Task objective —
Write out the material below again with each "grape cluster" switched to "bunch of grapes" and everything else unchanged. Leave the pictures out.
## START
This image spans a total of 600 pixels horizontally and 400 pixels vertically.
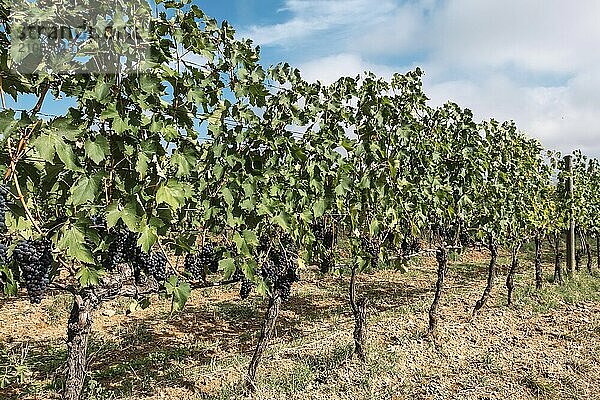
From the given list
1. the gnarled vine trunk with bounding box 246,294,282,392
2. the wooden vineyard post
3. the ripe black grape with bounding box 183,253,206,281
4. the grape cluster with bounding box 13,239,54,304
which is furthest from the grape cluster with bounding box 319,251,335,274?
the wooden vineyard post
## END
Final result —
This image spans a total of 600 pixels horizontally and 400 pixels vertically.
From the given list
1. the gnarled vine trunk with bounding box 246,294,282,392
2. the wooden vineyard post
3. the ripe black grape with bounding box 183,253,206,281
4. the bunch of grapes with bounding box 13,239,54,304
which is furthest from the bunch of grapes with bounding box 319,251,335,274?
the wooden vineyard post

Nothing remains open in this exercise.